Aris menyampaikan bahwa pengelolaan ASN tidak hanya sebatas pengangkatan dan promosi jabatan, tetapi mencakup seluruh siklus manajemen ASN. Prinsip meritokrasi harus menempatkan pegawai sesuai kualifikasi, kompetensi, potensi, kinerja, integritas, dan moralitas.

“Upaya ini penting karena setiap kebijakan berbasis merit menjadi instrumen penting untuk membangun birokrasi yang kuat dan adaptif,” ujar Aris.

Kepala Biro Manajemen Kinerja, Kerja Sama, dan SDM, Kemenko PMK Nur Budi Handayani menegaskan bahwa penerapan sistem merit tahun 2026 mencakup delapan aspek utama, mulai dari perencanaan kebutuhan dan standardisasi jabatan, manajemen talenta, pengelolaan kinerja, pengembangan kompetensi, budaya kerja, penghargaan, disiplin, hingga digitalisasi manajemen ASN. 

“Keseluruhan aspek ini menjadi kerangka kerja yang memastikan ASN ditempatkan dan dikembangkan secara tepat, transparan, dan berkeadilan,” jelas Nur Budi.

Sosialisasi juga menyoroti pentingnya Survei Kepuasan dan Keterikatan ASN 2026 sebagai instrumen evaluasi. Survei ini menggunakan metode kluster sampel acak dengan minimal 200 responden dari unsur manajerial, fungsional, dan pelaksana. Batas waktu pengisian ditetapkan hingga 17 September 2026, sehingga partisipasi aktif ASN menjadi kunci keberhasilan.

Pada sesi tutorial, Anggun Pratiwi memandu peserta mengakses aplikasi INAGOV melalui akun SSO BKN, memilih menu Survei & Kuis, dan mengisi pertanyaan sesuai pengalaman masing-masing.
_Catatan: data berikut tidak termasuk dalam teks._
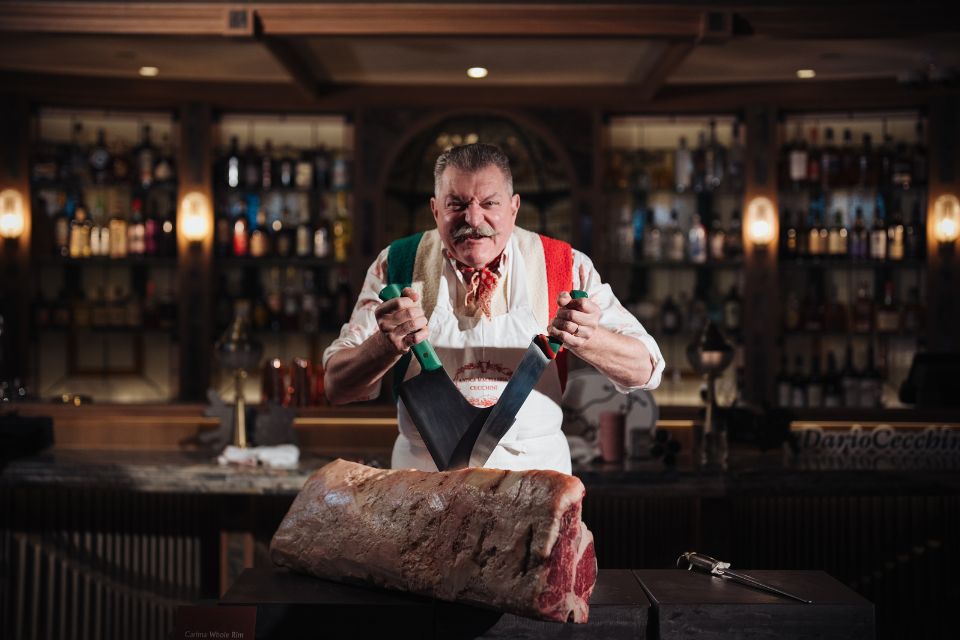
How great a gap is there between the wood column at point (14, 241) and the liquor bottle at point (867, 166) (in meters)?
4.84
Survei hanya dapat diisi satu kali, sehingga responden diminta teliti dan jujur dalam memberikan jawaban. Pendampingan juga dilakukan melalui breakout room untuk memastikan seluruh peserta memahami mekanisme pengisian.

Melalui kegiatan ini, Kemenko PMK menegaskan komitmennya dalam menerapkan sistem merit sebagai bagian dari penguatan pelaksanaan sistem merit nasional guna mewujudkan pengelolaan ASN yang semakin profesional, berintegritas, dan berkualitas.